The man I had only glimpsed once before. Now fully visible.
"He stood like a monument to survival. Towering. Broad. Eyes like stone and thunder. Muscles like knotted cords beneath a cloak made of scale and leather. He looked like he'd hunted dragons. And maybe he had."
His beard was thick and wild, and like the woman, he wore a helmet—his adorned with horn-like protrusions and deep, old scratches. Battle-worn. Revered. Feared.
"I stared. In awe. In disbelief. In something close to instinctive reverence. This man… he wasn't just strong. He was someone. A figure out of legend."

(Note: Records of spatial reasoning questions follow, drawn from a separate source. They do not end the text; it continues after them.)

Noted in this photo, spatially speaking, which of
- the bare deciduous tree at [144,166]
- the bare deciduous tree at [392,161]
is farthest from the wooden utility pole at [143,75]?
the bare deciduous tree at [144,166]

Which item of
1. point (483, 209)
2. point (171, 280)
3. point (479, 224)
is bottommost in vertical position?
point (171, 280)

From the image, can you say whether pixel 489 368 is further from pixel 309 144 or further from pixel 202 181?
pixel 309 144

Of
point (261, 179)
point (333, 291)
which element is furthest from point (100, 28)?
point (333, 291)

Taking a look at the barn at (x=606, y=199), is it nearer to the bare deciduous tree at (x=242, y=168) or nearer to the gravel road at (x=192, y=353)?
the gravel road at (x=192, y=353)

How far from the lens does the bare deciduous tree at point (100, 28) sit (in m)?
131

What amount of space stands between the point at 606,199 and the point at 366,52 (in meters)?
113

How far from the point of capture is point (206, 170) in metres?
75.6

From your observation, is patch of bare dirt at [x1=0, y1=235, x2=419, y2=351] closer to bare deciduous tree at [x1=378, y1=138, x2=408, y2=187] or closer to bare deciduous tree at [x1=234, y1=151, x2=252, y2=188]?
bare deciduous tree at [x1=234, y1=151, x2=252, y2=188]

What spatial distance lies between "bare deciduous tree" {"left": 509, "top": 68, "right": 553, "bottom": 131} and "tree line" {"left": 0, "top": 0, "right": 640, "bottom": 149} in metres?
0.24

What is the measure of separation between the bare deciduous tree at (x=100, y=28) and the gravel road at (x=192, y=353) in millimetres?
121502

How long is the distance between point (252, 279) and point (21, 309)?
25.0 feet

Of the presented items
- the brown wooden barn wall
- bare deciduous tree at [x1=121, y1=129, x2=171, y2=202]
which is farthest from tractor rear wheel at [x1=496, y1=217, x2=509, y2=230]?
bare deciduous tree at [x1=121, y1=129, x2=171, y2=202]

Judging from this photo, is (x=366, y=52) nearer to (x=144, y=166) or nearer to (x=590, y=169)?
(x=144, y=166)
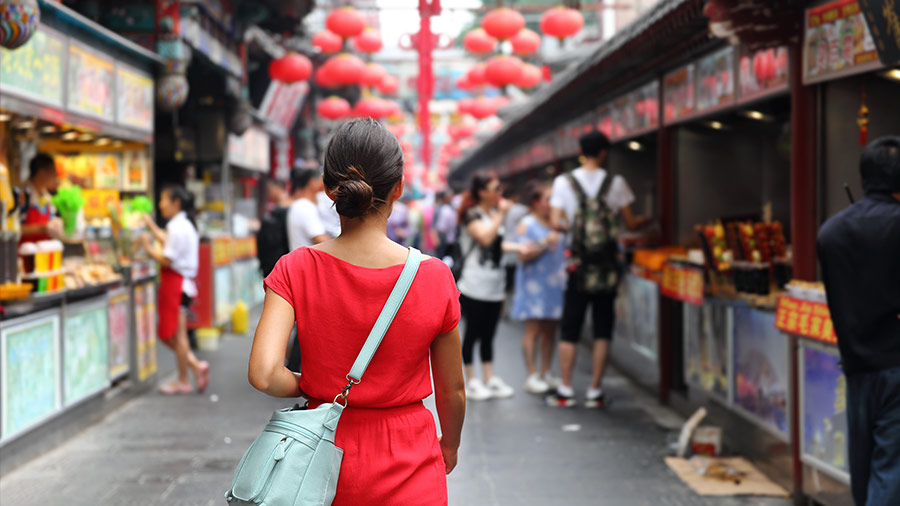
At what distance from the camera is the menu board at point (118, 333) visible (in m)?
9.10

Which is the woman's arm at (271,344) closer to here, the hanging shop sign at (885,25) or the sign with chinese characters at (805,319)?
the hanging shop sign at (885,25)

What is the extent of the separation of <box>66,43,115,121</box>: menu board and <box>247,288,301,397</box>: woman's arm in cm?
628

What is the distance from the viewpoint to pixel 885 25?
15.0ft

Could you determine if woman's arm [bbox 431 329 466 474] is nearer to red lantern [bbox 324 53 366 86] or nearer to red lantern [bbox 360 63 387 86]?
red lantern [bbox 324 53 366 86]

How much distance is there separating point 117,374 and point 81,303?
1.19 meters

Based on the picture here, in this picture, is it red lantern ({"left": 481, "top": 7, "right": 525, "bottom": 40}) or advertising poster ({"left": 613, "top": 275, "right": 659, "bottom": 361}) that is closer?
advertising poster ({"left": 613, "top": 275, "right": 659, "bottom": 361})

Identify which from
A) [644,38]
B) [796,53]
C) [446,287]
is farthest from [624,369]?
[446,287]

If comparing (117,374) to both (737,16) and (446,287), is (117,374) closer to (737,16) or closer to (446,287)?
(737,16)

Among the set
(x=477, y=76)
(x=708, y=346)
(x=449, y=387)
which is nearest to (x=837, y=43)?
(x=708, y=346)

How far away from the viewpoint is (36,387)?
7180mm

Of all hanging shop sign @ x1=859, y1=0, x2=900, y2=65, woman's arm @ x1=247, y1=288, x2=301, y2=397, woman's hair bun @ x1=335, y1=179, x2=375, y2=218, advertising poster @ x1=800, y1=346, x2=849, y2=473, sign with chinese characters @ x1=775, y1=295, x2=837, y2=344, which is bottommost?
advertising poster @ x1=800, y1=346, x2=849, y2=473

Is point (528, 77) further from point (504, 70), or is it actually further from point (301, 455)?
point (301, 455)

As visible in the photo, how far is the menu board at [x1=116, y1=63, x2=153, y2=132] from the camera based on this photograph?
9.62 meters

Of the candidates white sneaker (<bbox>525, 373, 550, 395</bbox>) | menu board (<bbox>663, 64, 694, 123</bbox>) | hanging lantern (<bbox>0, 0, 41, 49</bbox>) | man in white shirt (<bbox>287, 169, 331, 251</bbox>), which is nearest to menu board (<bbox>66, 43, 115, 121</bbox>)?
man in white shirt (<bbox>287, 169, 331, 251</bbox>)
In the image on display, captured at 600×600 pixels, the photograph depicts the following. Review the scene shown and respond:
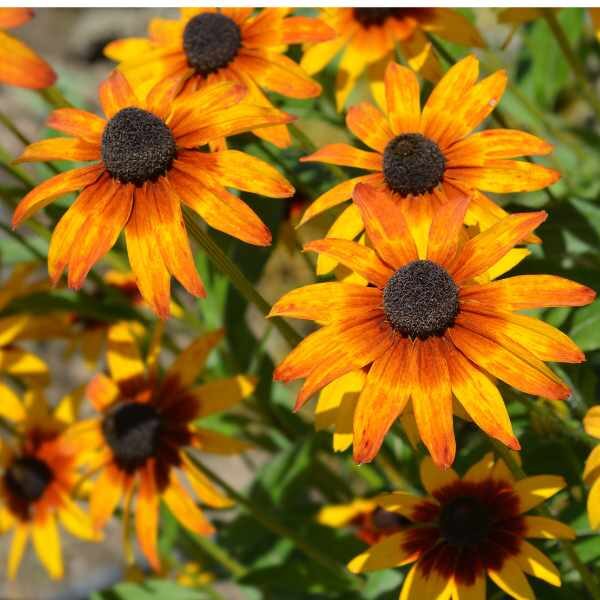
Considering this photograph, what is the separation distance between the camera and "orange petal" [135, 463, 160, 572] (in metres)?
1.41

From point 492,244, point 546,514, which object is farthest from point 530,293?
point 546,514

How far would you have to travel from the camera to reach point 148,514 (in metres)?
1.43

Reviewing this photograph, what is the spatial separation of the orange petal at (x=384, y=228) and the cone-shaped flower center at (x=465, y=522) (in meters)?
0.29

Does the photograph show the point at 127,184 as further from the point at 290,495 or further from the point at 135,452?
the point at 290,495

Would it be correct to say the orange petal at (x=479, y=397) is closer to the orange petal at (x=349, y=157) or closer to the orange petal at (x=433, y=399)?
the orange petal at (x=433, y=399)

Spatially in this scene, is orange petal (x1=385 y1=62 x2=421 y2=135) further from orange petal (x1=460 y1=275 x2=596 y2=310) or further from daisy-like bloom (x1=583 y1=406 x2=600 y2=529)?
daisy-like bloom (x1=583 y1=406 x2=600 y2=529)

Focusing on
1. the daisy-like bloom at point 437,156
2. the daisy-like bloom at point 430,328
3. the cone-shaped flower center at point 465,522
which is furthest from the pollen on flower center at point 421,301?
the cone-shaped flower center at point 465,522

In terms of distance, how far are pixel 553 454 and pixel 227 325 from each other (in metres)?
0.66

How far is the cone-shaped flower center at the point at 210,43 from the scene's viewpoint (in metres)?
1.35

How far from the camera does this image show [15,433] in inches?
68.3

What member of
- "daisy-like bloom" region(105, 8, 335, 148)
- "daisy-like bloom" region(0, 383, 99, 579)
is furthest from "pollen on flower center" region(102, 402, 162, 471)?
"daisy-like bloom" region(105, 8, 335, 148)

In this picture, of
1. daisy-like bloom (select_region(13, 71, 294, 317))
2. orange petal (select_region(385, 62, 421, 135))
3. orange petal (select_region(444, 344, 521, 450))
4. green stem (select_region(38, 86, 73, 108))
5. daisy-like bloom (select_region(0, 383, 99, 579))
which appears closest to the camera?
orange petal (select_region(444, 344, 521, 450))

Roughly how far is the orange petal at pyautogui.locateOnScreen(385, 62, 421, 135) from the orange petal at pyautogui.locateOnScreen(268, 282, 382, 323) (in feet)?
0.95

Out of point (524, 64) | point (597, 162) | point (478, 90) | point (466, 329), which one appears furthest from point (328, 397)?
point (524, 64)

But the woman didn't hand me to him.
She walked past him. To a bed. A figure lay there, propped up with furs and pillows. She looked at me immediately.
Our eyes met.
And something inside me… cracked. Opened.
Warmth flooded my chest.
She was radiant despite the exhaustion. Her face was pale, but her expression glowed. Her eyes were soft. Her lips trembled into a smile.
She took me in one arm, and the other baby in the other.
Then, softly—like a song made just for our ears—she whispered, "My miracles…"
And it all clicked.
The man stepped forward and said, in a deep voice that rumbled like distant thunder, "Valka, you should rest. You just woke up."
She shook her head, her voice barely holding together. "That's exactly why, Stoic. I had to see them."
That name. Stoic.
And hers. Valka.
And then—everything aligned.
"She was my mother.
He was my father.
And the other child beside me… was my twin."
"In my past life, I'd been alone. Lost, After losing my family. Wandering through the days like a ghost with a heartbeat. But here… here I was held. Wanted. Loved."
I looked up at her again. Her hands were scarred. Her breath was shallow. But she held me like I was something sacred.
"I didn't mean to cry. But I did.
Through the tears, I smiled.
"This… this is my new family."
"And I will earn my place among them."